• [Texte choisi]
========================================
Née sous la plume de Lena Dunham (qui joue également le rôle de Hannah, l'anti-héroïne de la série), Girls se targue de puiser ses insolents sarcasmes des expériences passées de sa jeune auteure, « une fille comme les autres ».

Une fille comme les autres ? C'est évidemment ce qui fait la force de la série : dans Girls, pas de teint parfait, de robes griffées ni d'amour policé et de soirées huppées. L'histoire raconte les anecdotes de la vie quotidienne de 4 nanas, tour à tour préoccupées par leur avenir incertain, leurs relations sentimentales bancales et leurs amitiés parfois souvent mises à mal par les pérégrinations que leur récente entrée dans l'âge adulte suppose. Ainsi, quand la pudique Sosh se réveille tous les matins en se demandant quand arrivera l'heure de son premier coït, Jessa, qui aime à se penser comme l'intrépide baroudeuse de la bande, fait mine d'être assez forte pour affronter son IVG. Et quand les kilos en trop et l'ironie de Hannah lui taillent un parfait costume de « fille incomprise » de son époque, les séduisants attraits de Marnie ne lui semblent être qu'un écho de sa psychorigidité latente.

À travers ces 4 personnages aux personnalités très caractérisées, sont balayées un bon nombre des problématiques de la jeune femme urbaine de notre XXIe siècle, à genoux devant l'impératif de la performance (être belle mais aussi avoir du charme, être aimée avec respect par un homme mais aussi violemment désirée, être une femme objet si on le décide mais une personnalité avant tout, gagner sa vie avec un job-passion, être entourée d'amis inconditionnellement présents quoiqu'il arrive, etc.)
========================================
• [Travail à faire]
[a] Reproduisez fidèlement un passage du texte sur la série Girls : commencez aux mots « À travers ces » et arrêtez-vous après « quoiqu'il arrive, etc.) ».
[b] D'après le texte sur la série Girls, quel rôle Lena Dunham tient-elle dans la série ?

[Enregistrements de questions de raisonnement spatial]
========================================
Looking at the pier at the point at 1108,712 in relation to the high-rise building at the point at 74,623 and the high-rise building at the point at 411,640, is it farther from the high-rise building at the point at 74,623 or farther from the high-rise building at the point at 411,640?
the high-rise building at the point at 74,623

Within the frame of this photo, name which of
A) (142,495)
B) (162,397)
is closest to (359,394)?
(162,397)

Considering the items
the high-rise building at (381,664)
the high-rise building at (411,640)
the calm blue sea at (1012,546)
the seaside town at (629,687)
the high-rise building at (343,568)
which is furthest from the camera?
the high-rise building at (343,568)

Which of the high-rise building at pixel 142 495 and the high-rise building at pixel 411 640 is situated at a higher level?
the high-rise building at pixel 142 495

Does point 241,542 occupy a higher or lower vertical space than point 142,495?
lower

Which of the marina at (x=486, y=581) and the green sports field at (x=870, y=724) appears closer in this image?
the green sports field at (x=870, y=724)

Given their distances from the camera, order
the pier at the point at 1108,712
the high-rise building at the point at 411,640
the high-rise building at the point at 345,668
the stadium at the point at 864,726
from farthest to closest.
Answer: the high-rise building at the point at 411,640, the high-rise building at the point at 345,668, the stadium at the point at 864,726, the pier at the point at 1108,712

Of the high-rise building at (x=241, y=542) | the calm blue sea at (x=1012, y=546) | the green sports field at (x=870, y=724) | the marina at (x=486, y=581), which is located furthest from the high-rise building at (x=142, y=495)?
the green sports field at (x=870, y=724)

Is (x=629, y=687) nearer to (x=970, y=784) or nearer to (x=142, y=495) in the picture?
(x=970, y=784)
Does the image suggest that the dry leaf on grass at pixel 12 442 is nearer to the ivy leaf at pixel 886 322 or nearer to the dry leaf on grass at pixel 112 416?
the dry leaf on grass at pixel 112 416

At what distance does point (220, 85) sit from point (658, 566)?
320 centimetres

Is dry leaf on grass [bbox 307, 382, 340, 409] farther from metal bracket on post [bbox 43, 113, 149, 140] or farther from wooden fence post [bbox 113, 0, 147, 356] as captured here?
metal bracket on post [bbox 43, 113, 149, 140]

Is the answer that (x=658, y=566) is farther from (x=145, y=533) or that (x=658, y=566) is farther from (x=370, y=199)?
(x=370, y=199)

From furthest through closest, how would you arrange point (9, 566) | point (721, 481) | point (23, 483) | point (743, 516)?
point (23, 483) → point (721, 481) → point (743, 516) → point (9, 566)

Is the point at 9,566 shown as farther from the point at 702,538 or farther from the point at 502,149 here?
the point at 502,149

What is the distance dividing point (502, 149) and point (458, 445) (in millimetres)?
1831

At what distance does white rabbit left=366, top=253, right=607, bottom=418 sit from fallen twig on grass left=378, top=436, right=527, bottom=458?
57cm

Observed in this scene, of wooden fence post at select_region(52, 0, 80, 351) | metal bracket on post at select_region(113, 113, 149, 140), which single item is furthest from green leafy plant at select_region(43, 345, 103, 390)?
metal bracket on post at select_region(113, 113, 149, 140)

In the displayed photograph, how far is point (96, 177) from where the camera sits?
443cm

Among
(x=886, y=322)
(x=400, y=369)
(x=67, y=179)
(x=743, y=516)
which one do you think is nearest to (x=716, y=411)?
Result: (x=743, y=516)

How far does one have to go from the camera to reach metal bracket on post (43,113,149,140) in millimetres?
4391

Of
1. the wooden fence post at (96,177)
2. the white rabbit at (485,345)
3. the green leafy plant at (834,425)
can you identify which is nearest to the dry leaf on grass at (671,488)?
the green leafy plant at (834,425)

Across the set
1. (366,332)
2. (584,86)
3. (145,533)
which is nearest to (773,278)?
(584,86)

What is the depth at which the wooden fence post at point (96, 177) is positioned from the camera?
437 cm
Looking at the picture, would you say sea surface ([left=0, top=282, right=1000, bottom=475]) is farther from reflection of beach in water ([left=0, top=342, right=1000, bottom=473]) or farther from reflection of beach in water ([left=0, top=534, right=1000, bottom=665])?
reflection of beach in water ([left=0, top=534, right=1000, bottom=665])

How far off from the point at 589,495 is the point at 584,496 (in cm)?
========================================
• [Corrigé des exercices]
[a]
À travers ces 4 personnages aux personnalités très caractérisées, sont balayées un bon nombre des problématiques de la jeune femme urbaine de notre XXIe siècle, à genoux devant l'impératif de la performance (être belle mais aussi avoir du charme, être aimée avec respect par un homme mais aussi violemment désirée, être une femme objet si on le décide mais une personnalité avant tout, gagner sa vie avec un job-passion, être entourée d'amis inconditionnellement présents quoiqu'il arrive, etc.)

[b] Elle joue le rôle de Hannah, l'anti-héroïne de la série.